(Spatial question records)
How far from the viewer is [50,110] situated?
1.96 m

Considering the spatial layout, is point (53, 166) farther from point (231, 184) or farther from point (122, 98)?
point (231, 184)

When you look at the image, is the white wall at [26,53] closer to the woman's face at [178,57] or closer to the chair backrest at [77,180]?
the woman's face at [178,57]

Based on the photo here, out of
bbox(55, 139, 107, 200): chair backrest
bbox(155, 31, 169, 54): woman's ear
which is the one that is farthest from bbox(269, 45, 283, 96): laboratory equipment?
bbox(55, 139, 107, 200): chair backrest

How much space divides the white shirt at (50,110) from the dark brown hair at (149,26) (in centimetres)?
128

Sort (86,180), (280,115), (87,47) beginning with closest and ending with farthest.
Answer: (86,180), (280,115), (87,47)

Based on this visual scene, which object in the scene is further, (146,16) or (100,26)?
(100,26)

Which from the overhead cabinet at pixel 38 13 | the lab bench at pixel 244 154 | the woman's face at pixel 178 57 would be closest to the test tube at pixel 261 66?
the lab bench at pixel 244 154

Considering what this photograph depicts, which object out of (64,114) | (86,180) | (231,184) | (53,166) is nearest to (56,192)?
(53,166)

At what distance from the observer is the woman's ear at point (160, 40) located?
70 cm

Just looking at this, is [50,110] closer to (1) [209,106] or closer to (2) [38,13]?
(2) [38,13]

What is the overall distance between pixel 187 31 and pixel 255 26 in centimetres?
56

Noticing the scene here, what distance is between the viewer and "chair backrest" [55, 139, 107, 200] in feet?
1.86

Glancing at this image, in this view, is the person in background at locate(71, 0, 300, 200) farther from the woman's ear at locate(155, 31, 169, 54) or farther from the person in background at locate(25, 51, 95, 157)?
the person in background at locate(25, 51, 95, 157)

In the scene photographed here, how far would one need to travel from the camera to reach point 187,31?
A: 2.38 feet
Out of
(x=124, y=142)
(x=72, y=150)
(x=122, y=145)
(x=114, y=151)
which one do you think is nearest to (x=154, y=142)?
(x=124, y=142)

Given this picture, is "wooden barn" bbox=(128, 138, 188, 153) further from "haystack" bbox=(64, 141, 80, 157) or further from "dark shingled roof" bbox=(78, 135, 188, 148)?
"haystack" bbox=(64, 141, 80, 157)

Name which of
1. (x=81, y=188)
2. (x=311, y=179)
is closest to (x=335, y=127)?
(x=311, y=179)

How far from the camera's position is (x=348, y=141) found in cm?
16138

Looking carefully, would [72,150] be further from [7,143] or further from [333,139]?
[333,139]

= Aim of the exercise =
Rewrite the material from the line containing "How far from the camera's" through the end of the material, replacing "Looking carefully" with "Looking closely" and leaving everything else unchanged.

= Solution to the exercise =
How far from the camera's position is (x=348, y=141) found in cm?
16138

Looking closely, would [72,150] be further from [7,143] or further from [333,139]?
[333,139]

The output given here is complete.